• _Texte du document_
□ □ □ □ □

Dissertation sur les passions – Résumé

 Résumé section par section

La Dissertation sur les passions est constituée de six sections. Hume part des données élémentaires de notre vie passionnelle pour reconstruire et étudier les phénomènes plus complexes : il va du plus simple au plus complexe. La section I explique la naissance des passions les plus simples, la deuxième traite des causes et du fonctionnement des passions indirectes dont je suis l’objet et la troisième, des passions indirectes portant sur autrui. Les sections suivantes approfondissent alors les paramètres qui modulent les passions (section IV et VI) en insistant particulièrement sur les rapports entre passion et raison (section V).

Section I

Toutes les passions ont pour origine le plaisir ou le déplaisir. Elles varient en fonction du degré de probabilité attaché à leur objet (un mal certain provoque la crainte, incertain l’espoir). Elles s’enchaînent, s’opposent ou s’entremêlent les unes aux autres, ne laissent jamais notre esprit en repos.

Section II

Les passions peuvent être directes (poursuite d’un bien agréable, aversion pour un déplaisir) ou indirectes, comme l’orgueil ou l’humilité (la honte de soi), qui découlent de l’association entre l’impression faite par un objet (une belle maison) et l’idée de soi-même (j’en suis le propriétaire). Les passions se développent selon trois principes : la ressemblance (on passe d’une passion à celle qui lui ressemble, du chagrin à la colère, par exemple), la contiguïté (d’une passion à celle qui lui est reliée) et la causalité (relation de cause à effet). C’est l’imagination, aidée de la force de l’habitude et de la ténacité de nos croyances, qui assure ces transitions et connexions entre les idées et les passions. Les passions sont aussi tributaires de l’opinion générale : nous aimons ce que les autres aiment et condamnons ce que la société réprouve. Le jugement que nous portons sur nous-mêmes et tout ce qui s’y rattache, notamment par un lien de propriété, dépend du regard des autres. La société est ainsi une société de spectateurs, où les individus sont les miroirs les uns des autres.

Section III

Les associations entre les impressions et les associations d’idées, orchestrées par l’imagination, agissent ensemble pour produire les passions de la haine et de l’amour, qui à leur tour engendrent des passions de comparaison : la bienveillance (l’amour pour le bonheur d’autrui) ou l’envie (la haine du bonheur d’autrui).

Section IV

Cette double association des idées et des passions permet de construire la science des passions et d’expliquer leur enchaînement et leur mélange. C’est l’imagination qui assure le passage d’une passion à l’autre, selon une plus ou moins grande rapidité et facilité.

Section V

La raison n’a aucun pouvoir sur les passions ; elle ne peut motiver aucune décision, aucun choix. Elle ne peut agir sur la volonté sans en passer par la passion : on ne vainc une passion que par une autre, et non par l’effet de la raison, qui n’a pour fonction que de déterminer le vrai et le faux, ce qui existe et ce qui n’existe pas. L’erreur des métaphysiciens jusqu’à Hume a été de chercher à conférer aux passions ou à la raison le pouvoir exclusif de commander à la volonté, sans voir que les hommes agissent souvent contre leur intérêt, contre ce qui est bon pour eux, et sans voir non plus que la raison elle-même est une passion. La raison n’existe pas en nous au titre de faculté autonome mais comme passion calme.

□ □ □ □ □

• _Matériel extrait_
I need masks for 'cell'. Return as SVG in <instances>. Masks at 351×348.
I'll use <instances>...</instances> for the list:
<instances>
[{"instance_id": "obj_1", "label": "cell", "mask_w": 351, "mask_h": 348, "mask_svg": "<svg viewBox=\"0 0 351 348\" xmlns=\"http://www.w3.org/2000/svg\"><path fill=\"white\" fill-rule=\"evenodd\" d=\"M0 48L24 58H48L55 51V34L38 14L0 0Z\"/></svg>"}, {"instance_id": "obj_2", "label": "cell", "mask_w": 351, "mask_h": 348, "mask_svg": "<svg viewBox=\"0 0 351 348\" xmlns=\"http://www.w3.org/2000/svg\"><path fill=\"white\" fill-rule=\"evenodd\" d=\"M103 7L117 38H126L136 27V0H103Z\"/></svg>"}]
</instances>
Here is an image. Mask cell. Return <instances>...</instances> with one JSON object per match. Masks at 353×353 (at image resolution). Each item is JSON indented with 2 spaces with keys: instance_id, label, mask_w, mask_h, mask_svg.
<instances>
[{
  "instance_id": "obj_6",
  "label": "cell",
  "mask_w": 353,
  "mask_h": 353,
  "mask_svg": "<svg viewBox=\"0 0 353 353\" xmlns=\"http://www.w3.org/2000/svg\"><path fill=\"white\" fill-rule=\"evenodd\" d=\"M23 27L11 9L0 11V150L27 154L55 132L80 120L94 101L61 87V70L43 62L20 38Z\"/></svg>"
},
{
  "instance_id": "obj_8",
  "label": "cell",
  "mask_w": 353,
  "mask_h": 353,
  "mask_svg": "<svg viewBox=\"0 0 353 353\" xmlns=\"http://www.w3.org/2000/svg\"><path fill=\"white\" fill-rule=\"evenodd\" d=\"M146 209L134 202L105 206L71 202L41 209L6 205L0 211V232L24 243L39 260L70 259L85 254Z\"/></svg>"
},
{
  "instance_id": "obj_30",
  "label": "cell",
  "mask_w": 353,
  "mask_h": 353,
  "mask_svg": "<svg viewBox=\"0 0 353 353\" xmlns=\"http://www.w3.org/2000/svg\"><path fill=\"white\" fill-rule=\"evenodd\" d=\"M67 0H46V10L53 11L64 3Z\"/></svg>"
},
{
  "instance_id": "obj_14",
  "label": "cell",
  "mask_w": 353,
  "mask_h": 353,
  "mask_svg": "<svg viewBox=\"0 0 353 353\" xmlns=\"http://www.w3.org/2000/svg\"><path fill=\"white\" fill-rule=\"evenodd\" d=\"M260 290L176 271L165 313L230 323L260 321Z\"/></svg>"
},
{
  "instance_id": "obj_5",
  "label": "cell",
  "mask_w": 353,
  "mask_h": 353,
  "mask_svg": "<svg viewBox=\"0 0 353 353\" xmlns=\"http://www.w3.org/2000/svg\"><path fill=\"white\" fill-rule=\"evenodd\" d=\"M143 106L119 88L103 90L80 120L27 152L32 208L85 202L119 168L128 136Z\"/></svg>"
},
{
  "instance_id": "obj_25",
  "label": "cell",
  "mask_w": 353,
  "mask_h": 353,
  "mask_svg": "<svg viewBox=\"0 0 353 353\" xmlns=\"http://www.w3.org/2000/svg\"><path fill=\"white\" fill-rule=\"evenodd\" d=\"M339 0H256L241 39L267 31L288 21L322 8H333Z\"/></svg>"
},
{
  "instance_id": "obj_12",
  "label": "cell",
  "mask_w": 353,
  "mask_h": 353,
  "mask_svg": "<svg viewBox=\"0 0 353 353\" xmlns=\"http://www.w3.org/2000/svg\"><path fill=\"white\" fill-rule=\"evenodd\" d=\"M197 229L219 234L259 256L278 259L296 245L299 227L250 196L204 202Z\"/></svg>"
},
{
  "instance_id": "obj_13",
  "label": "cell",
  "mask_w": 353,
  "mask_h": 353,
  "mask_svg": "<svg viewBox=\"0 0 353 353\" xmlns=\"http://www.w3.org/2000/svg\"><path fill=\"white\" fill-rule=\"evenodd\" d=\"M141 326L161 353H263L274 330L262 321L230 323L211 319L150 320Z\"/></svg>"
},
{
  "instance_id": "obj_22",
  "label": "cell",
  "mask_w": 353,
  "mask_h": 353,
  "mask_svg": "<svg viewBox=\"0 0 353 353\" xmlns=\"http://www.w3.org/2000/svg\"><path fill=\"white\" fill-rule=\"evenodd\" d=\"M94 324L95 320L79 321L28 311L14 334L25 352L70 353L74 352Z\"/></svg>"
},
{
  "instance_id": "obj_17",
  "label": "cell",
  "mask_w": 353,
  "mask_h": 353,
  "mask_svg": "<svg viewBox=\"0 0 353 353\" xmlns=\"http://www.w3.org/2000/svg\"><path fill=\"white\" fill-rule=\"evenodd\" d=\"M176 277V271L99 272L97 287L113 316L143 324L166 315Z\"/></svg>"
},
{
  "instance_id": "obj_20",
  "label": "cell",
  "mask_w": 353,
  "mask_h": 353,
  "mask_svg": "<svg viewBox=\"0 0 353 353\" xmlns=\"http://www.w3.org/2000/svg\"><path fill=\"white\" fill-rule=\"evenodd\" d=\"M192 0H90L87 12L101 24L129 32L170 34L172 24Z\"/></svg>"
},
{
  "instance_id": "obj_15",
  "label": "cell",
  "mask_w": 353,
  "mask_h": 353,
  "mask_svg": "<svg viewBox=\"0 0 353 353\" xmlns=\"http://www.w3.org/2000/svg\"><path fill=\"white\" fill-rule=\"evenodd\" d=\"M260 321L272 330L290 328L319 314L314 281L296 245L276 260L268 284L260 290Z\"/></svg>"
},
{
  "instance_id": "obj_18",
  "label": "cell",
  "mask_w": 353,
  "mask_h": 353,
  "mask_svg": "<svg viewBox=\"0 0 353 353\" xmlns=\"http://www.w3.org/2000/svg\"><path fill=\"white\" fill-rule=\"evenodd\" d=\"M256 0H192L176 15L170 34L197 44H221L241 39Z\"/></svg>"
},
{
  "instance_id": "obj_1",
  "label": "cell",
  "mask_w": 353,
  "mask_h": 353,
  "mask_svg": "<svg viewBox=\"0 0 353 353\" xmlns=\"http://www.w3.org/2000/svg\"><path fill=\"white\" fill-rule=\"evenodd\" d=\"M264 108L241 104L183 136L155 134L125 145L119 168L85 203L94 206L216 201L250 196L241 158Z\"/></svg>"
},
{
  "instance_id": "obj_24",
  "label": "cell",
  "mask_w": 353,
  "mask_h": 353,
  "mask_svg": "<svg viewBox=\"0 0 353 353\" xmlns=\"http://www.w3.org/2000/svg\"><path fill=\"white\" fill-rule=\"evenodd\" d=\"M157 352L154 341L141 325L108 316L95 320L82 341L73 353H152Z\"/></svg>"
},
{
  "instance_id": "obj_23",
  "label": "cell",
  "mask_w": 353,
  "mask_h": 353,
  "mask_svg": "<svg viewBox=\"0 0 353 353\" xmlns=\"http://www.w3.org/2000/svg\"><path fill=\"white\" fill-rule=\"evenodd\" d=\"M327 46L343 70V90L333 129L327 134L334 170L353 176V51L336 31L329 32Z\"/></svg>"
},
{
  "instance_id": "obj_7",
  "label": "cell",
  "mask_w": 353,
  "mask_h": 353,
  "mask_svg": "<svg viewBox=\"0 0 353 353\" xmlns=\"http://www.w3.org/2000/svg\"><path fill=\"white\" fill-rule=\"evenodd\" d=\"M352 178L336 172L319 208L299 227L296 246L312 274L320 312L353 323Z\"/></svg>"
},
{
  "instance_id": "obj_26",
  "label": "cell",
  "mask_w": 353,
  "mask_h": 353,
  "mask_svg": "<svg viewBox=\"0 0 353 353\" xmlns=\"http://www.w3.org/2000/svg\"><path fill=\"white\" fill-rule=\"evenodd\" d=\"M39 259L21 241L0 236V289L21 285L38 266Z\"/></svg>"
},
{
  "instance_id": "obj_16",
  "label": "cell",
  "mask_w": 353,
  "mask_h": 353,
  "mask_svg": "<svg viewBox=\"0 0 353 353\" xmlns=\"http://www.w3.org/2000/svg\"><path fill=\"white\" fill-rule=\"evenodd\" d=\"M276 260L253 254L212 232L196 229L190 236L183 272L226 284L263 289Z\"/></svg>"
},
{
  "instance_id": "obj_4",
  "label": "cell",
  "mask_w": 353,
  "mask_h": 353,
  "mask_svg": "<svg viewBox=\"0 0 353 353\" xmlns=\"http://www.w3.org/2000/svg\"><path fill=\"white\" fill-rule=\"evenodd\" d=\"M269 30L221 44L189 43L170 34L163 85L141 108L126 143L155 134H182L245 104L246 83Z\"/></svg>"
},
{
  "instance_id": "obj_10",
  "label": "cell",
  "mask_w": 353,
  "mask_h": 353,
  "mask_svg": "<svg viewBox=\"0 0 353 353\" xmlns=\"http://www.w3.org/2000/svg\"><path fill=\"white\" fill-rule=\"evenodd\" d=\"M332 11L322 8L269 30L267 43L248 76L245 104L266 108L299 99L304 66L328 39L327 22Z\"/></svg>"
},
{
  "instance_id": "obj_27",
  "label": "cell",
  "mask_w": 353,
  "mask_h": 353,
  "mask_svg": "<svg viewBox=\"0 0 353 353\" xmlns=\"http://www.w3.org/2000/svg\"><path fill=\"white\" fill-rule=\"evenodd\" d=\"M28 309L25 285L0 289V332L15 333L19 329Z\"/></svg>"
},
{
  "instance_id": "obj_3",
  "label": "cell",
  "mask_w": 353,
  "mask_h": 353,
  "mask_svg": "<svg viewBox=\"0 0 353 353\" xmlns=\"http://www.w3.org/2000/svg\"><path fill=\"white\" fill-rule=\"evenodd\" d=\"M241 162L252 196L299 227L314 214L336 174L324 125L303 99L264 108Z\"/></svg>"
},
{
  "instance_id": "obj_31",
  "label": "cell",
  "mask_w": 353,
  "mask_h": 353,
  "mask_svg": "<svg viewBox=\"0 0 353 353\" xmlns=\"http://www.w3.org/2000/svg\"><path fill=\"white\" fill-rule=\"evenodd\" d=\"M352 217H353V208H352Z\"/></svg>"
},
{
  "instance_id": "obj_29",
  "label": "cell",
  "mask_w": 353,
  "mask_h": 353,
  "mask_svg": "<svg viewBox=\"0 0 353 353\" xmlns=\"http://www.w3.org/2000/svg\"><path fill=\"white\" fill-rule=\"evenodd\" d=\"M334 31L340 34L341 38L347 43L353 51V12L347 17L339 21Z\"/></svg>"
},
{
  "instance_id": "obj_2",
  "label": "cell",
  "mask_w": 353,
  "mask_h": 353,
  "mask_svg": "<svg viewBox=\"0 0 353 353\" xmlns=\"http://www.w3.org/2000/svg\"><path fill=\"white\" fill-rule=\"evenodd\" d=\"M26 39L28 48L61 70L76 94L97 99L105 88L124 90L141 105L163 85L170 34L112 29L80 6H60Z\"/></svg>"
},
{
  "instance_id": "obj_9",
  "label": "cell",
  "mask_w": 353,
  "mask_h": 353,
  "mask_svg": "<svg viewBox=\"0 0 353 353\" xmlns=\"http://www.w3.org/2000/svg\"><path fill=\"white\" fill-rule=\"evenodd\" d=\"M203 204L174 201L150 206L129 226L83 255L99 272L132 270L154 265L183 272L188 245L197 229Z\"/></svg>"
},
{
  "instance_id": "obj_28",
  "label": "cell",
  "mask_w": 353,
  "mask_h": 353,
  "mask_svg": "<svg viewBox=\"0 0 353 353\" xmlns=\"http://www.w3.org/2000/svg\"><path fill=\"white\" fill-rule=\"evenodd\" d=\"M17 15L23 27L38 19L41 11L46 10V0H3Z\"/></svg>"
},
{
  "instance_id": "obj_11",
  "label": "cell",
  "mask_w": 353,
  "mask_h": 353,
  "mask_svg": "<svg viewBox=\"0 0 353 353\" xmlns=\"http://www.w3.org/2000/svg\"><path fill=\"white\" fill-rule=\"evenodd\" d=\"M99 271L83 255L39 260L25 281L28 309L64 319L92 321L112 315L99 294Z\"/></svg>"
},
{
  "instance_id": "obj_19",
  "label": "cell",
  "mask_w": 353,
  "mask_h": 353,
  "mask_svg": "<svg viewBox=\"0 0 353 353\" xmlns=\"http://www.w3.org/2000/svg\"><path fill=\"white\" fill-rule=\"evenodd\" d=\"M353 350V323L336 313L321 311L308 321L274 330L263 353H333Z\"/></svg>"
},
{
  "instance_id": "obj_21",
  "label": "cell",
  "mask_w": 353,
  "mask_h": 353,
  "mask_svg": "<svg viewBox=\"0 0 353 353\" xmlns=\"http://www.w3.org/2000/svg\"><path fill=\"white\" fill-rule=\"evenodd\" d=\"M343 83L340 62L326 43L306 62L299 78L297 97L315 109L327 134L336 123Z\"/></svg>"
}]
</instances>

□ □ □ □ □

• _Exercice_
Recopiez mot pour mot le passage du texte sur les passions qui commence à « Section III » et se termine à « du bonheur d’autrui). ». Ce matériel n'a aucun rapport avec le texte sur les passions.

• _Réponse_
Section III

Les associations entre les impressions et les associations d’idées, orchestrées par l’imagination, agissent ensemble pour produire les passions de la haine et de l’amour, qui à leur tour engendrent des passions de comparaison : la bienveillance (l’amour pour le bonheur d’autrui) ou l’envie (la haine du bonheur d’autrui).